According to a probable cause affidavit, Hickman “spotted a gray sedan vehicle enter the parking lot,” and the driver was “demonstrating unorthodox driving behavior.” When he pulled behind the vehicle, he noticed that the license plate was missing, and there was no sign of a temporary tag.
Gadson later said on GoFundMe that he thought his tag was in the vehicle’s back window, where he’d placed it, because he “needed new screws to affix the plate to the trunk.” However, he said he was unaware that it had fallen from the window at the time of the stop. “At the time, I had it inside of my car in the backseat,” he wrote. “It was in the rear windshield area, but it slid to the seat area without me knowing.”
Hickman also said Gadson was “thick-tongued” and “slurred his speech.” The officers suspected him of marijuana use because his car smelled like the substance. However, the man’s attorneys said he did not deserve to be assaulted by the officers — even if he was suspected of driving while intoxicated.

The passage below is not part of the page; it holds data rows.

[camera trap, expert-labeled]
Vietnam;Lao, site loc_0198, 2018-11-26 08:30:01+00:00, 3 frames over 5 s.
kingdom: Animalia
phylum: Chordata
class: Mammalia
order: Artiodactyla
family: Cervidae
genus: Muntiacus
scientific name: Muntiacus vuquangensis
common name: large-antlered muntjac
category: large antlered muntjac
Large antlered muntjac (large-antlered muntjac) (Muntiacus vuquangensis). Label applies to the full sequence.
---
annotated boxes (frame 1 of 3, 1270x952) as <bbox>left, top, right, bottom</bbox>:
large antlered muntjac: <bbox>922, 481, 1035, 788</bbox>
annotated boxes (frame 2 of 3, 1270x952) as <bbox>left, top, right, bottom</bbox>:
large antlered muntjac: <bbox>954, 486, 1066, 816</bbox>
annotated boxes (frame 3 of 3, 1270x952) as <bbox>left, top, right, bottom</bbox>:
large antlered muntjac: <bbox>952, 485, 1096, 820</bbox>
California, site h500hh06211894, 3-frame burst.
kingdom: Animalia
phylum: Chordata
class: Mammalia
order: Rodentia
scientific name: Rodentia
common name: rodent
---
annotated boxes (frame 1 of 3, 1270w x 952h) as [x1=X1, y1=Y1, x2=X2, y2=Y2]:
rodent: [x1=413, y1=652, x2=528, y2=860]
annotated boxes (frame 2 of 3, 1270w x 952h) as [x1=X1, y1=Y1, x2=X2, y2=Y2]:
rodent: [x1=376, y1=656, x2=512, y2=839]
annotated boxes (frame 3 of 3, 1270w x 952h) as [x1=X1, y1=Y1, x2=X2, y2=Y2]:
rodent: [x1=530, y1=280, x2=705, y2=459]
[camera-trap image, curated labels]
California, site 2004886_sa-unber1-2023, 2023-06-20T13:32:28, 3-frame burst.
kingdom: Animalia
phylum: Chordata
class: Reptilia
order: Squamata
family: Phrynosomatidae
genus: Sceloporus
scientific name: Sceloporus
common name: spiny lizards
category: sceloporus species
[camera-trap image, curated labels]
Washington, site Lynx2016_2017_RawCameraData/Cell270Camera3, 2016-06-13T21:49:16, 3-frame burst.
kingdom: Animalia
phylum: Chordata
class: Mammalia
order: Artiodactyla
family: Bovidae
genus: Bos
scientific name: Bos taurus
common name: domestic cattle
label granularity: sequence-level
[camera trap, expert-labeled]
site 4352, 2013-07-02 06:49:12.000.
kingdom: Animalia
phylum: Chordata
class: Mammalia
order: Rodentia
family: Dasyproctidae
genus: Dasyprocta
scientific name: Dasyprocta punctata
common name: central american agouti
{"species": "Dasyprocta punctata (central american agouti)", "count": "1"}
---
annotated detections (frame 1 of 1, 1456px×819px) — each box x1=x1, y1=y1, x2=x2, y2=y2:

The affidavit also claims that Gadson kicked officer Hummel in the chest several times and became “more aggressive” while they were trying to pull him out of the vehicle. However, body-camera footage contradicts the claims. The officers surround Gadson and start showering him with blows as soon as he shows signs of resistance. They talked casually and joked after dishing out the beating.
Charges claiming Gadson assaulted an officer were dropped, and the Department of Motor Vehicle dismissed claims that the officers had sufficient evidence that the motorist was impaired during a Dec. 7 hearing. The Colorado Springs Gazette reports that a criminal DUI charge against Gadson is still pending.